Republicans Doing Pretty Great Job of Shutting Down Abortion Clinics
LatestOver 50 U.S. abortion clinics have shuttered or stopped providing abortions since 2010, when Republicans decided that barring low-income women from accessing reproductive health care was a top national priority.
The Huffington Post’s Laura Bassett surveyed state health departments, abortion clinics and local abortion-focused advocacy groups to bring us some hard data that confirms the obvious: anti-choicers who claim Targeted Regulation of Abortion Providers (TRAP) laws protect women really just want to protect fetuses.
According to Bassett’s research, at least 52 abortion providers across 26 states have shut down or ended their abortion services in the past three years. A number of other clinics are only open thanks to judges who temporarily blocked legislation that would likely force them to close. Nebraska and Massachusetts have each added one clinic since 2010; the other 22 states were unable to accurately count their clinics because of licensing protocol, but most of them haven’t passed draconian anti-abortion laws since 2010, anyway.
From HuffPost:
While some of the closures were due to unrelated factors, the states that have lost the most clinics over the past three years are the same ones that have seen draconian new abortion restrictions and the biggest cuts to family planning funding. In Texas, which has lost nine clinics, lawmakers have slashed family planning funding in the state budget, required abortion clinics to become ambulatory surgical centers and required abortion doctors to have admitting privileges at a local hospital. Arizona lawmakers passed similar legislation and pushed out a total of 12 providers; the state had 18 abortion clinics in 2010 and now has only six, according to NARAL Pro-Choice Arizona.

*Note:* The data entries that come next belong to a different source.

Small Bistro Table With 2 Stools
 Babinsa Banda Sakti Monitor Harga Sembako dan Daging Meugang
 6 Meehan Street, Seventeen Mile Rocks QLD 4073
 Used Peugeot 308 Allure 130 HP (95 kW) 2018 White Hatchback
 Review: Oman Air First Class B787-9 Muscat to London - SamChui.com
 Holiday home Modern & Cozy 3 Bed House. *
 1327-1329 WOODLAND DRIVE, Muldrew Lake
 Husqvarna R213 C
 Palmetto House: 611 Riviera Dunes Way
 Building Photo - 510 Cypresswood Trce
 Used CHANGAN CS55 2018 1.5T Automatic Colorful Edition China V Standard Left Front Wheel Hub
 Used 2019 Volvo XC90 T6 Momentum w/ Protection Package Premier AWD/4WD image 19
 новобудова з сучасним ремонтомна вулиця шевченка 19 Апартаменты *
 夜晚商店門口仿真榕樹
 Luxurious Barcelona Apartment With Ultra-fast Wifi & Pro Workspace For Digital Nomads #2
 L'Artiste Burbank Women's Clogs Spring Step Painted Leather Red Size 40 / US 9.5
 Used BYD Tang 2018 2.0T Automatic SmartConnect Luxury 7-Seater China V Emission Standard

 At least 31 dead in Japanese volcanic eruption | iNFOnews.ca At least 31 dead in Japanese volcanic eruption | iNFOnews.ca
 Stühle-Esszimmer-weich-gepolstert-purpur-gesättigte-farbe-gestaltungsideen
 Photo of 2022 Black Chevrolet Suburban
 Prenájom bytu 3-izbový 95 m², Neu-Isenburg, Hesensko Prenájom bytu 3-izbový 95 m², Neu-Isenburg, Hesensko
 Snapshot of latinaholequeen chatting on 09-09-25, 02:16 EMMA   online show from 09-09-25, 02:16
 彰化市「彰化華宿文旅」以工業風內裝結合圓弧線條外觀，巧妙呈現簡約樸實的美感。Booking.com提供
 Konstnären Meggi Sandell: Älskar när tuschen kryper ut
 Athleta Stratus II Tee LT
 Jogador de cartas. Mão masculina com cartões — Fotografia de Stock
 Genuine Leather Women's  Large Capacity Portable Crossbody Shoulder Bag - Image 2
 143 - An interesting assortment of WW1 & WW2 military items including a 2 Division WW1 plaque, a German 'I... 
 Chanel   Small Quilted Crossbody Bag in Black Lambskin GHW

TRAP laws, which force abortion clinics to undergo expensive and needless renovations (under the guise of “protecting women,” of course), are bad enough, but it doesn’t stop there: 24-hour waiting periods between consultation sessions and abortion procedures (required in 26 states) and expensive mandated ultrasounds make it even harder for women whose income is below the poverty line — that’s about 42% of those who have abortions — to access care.
“These restrictions have an uneven impact,” said Elizabeth Nash, state issues manager at the Guttmacher Institute.”Women who have resources, have a car, have some money in the bank, can access childcare and take time off work can obtain an abortion, and women who are less well-off and don’t have those kinds of resources are not able to access abortion services.”
For these women, there’s one last hope: nonprofit organizations that help women who can’t afford to take long trips and attend multiple clinic visits. The L.A. Times recently profiled some of these funding groups, including The Lilith Fund (Texas), Hersey Abortion Assistance Fund (Minnesota, North Dakota, South Dakota, Iowa and Wisconsin), Chicago Abortion Fund, and the New York Abortion Access Fund. These groups have reported far more calls in the past few years — but they also have more donations rolling in. Why not help them out?